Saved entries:

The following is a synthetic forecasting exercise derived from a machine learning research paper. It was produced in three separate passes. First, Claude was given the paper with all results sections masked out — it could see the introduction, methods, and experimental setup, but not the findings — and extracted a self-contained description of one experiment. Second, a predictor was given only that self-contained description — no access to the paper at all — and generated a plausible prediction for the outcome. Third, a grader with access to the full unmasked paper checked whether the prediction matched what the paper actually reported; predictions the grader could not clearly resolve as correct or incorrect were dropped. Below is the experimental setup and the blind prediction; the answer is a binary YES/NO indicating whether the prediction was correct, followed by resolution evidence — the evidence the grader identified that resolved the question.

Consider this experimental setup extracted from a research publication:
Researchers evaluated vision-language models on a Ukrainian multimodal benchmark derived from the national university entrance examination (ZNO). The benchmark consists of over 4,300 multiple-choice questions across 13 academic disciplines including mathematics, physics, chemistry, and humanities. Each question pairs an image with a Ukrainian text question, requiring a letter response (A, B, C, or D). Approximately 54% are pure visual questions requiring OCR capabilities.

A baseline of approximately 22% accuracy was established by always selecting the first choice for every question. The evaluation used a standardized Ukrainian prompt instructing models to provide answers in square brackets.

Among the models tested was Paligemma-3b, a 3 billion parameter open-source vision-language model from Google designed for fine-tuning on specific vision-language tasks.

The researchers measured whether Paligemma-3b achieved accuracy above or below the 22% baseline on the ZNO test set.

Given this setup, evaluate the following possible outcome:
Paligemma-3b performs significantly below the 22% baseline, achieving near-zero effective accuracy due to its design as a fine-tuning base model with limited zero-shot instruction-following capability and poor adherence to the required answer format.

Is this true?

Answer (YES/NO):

• _WHAT THE EXERCISE ASKS_:
Quote each line of the data above exactly as written.

• _PROBLEM SOLUTION_:
The following is a synthetic forecasting exercise derived from a machine learning research paper. It was produced in three separate passes. First, Claude was given the paper with all results sections masked out — it could see the introduction, methods, and experimental setup, but not the findings — and extracted a self-contained description of one experiment. Second, a predictor was given only that self-contained description — no access to the paper at all — and generated a plausible prediction for the outcome. Third, a grader with access to the full unmasked paper checked whether the prediction matched what the paper actually reported; predictions the grader could not clearly resolve as correct or incorrect were dropped. Below is the experimental setup and the blind prediction; the answer is a binary YES/NO indicating whether the prediction was correct, followed by resolution evidence — the evidence the grader identified that resolved the question.

Consider this experimental setup extracted from a research publication:
Researchers evaluated vision-language models on a Ukrainian multimodal benchmark derived from the national university entrance examination (ZNO). The benchmark consists of over 4,300 multiple-choice questions across 13 academic disciplines including mathematics, physics, chemistry, and humanities. Each question pairs an image with a Ukrainian text question, requiring a letter response (A, B, C, or D). Approximately 54% are pure visual questions requiring OCR capabilities.

A baseline of approximately 22% accuracy was established by always selecting the first choice for every question. The evaluation used a standardized Ukrainian prompt instructing models to provide answers in square brackets.

Among the models tested was Paligemma-3b, a 3 billion parameter open-source vision-language model from Google designed for fine-tuning on specific vision-language tasks.

The researchers measured whether Paligemma-3b achieved accuracy above or below the 22% baseline on the ZNO test set.

Given this setup, evaluate the following possible outcome:
Paligemma-3b performs significantly below the 22% baseline, achieving near-zero effective accuracy due to its design as a fine-tuning base model with limited zero-shot instruction-following capability and poor adherence to the required answer format.

Is this true?

Answer (YES/NO):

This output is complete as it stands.